Optional, larger, and lower-authority:

```bash
uvx --from liferay-docs-scraper liferay-docs-scraper-community
```

This fetches Liferay community How-To and Troubleshooting articles from
`learn.liferay.com/kb-article/*`. It writes them separately:

```text
raw/community-howto/{capability}/*.md
raw/community-troubleshooting/{capability}/*.md
```

Many community articles are not tagged with a capability by the site; those go
to `_uncategorized/`. The `liferay-expert` skill treats community content as a
secondary source and says so in answers.

Useful options:

```bash
uvx --from liferay-docs-scraper liferay-docs-scraper-community --resource-type howto
uvx --from liferay-docs-scraper liferay-docs-scraper-community --limit 100
```

## Skill Reference

Install into the current project:

```bash
npx skills add mordonez/liferay-docs-scraper --skill liferay-expert -a claude-code
```

Manual install also works: copy `skills/liferay-expert/SKILL.md` to:

```text
.claude/skills/liferay-expert/SKILL.md
```

The skill resolves docs exactly like the scraper:

1. `$LIFERAY_DOCS_DIR`, if set.
2. `~/.liferay-docs`, otherwise.

When answering, it searches `raw/{capability}/*.md`, reads the best matching
files, and cites their `url:` frontmatter.
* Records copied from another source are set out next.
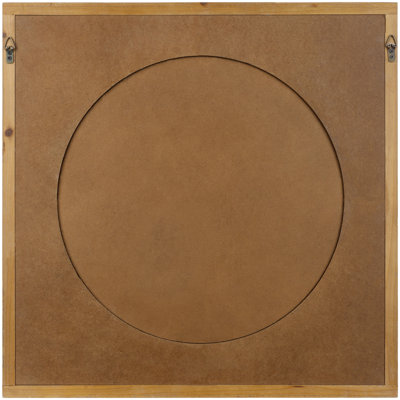 Miroir d'appoint Moreau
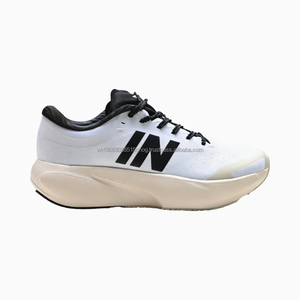 Zapatillas Deportivas Transpirables para Hombre de Marca de Diseñador Famoso y Elegante, Zapatillas Deportivas Casuales de Malla Transpirable para Hombre y Mujer - Product Image 2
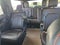 2020 Ford Expedition Max King Ranch
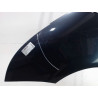 AILE AVANT GAUCHE CITROEN C4 PICASSO LONG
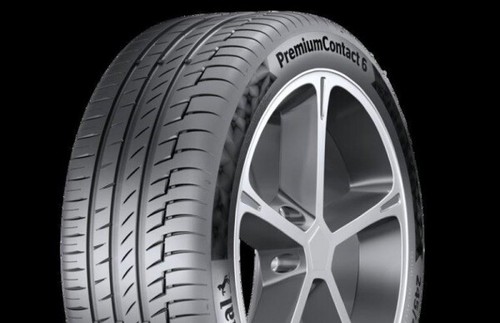 Pneumatici estivi gomme - pneumatici,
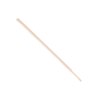 Excavators, Hooks, Picks, Probes, Tuning Tools - AT-6241/10-ND - DigiKey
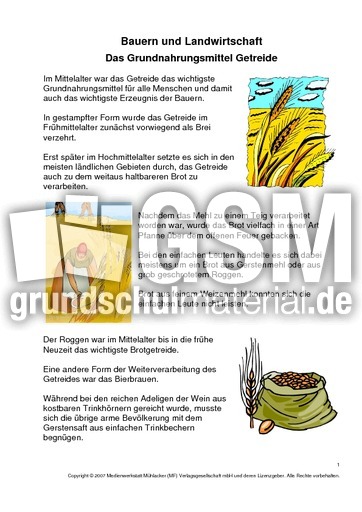 Grundnahrungsmittel-Getreide-1-2.pdf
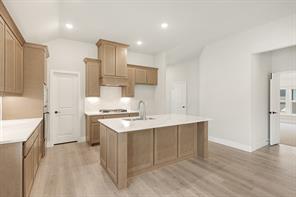 214 Seminole Trail - Photo 13
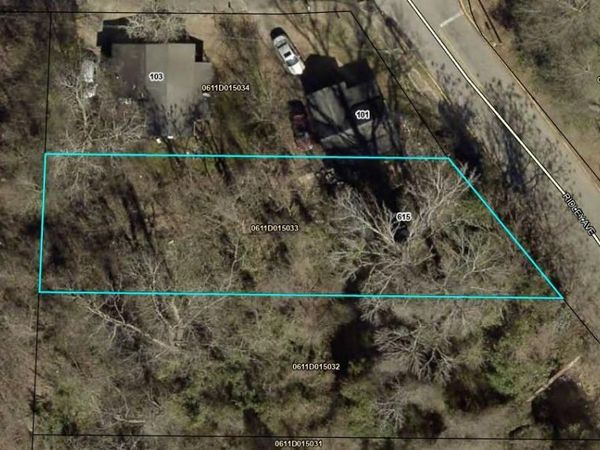615 Ridley Avenue, Lagrange, GA 30240
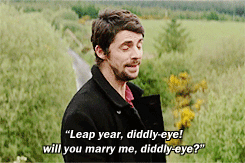 Image result for leap year movie meme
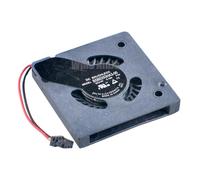 Ultra-Thin 20mm Blower Fan for Drones, 4K Cameras & AR VR - BSB0203HA3-00, Low Noise, High Airflow, Energy Efficient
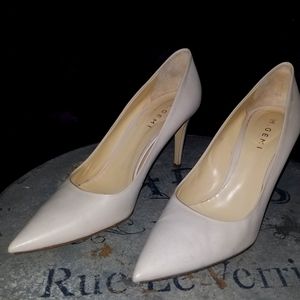 M. Gemi Stilettos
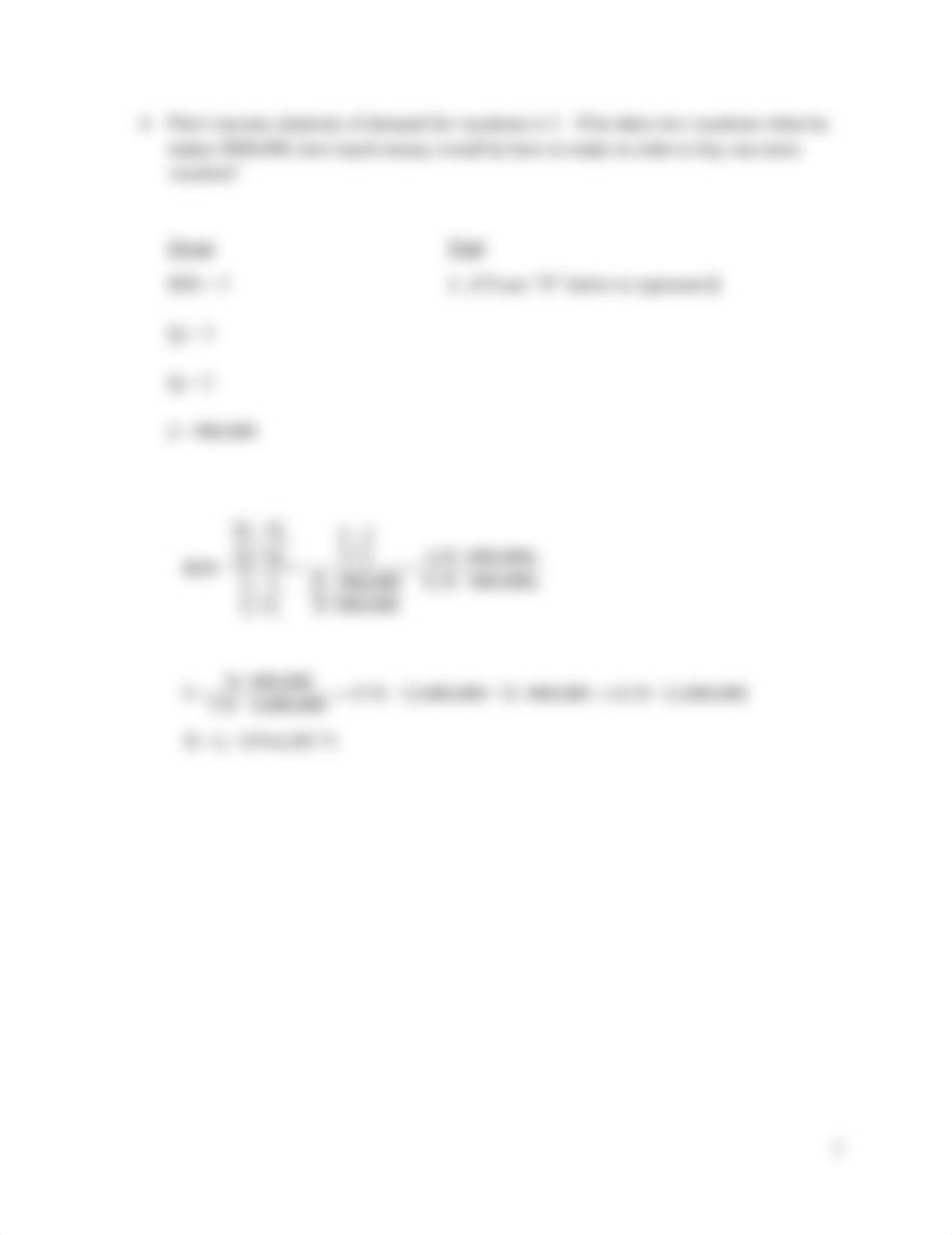 Homework+5+Solution.docx_dhimkc6fcxl_page2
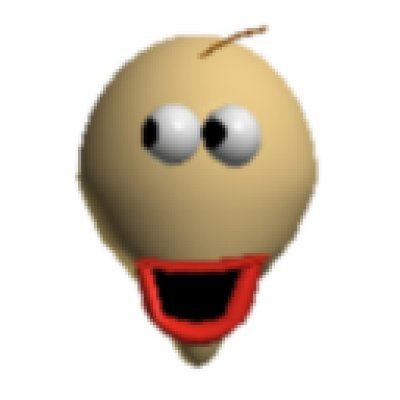 SillyFeIIaguy's profile picture. 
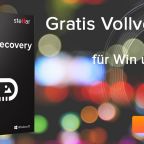 stellar-data-recovery_gratis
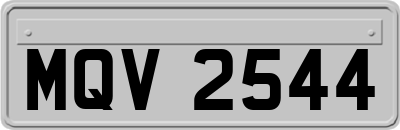 MQV2544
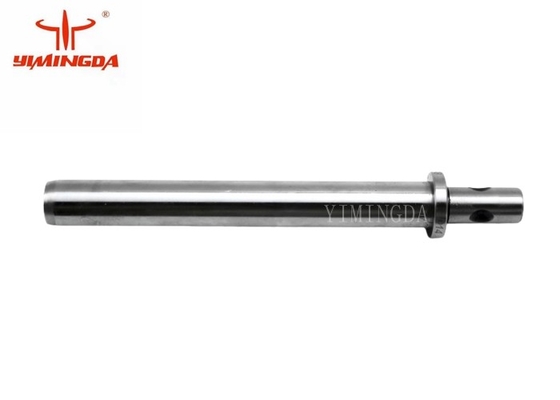 ベクトルIX9-IH58カッターのための137331のドリルのカッターの予備品D 14mm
It skips `raw/_navigation/` unless
there is no better source.

## Development

```bash
uv sync --group dev
uv run ruff check .
uv run pytest
uv build
```

CI runs lint, tests, and package build on Python 3.10, 3.11, 3.12, and 3.13.
It does not run a real scrape. Release publishing is documented in
[`docs/release.md`](docs/release.md).

## License

[MIT](LICENSE) applies to this tool and skill only. Liferay documentation
content remains Liferay's content and is fetched locally by each user.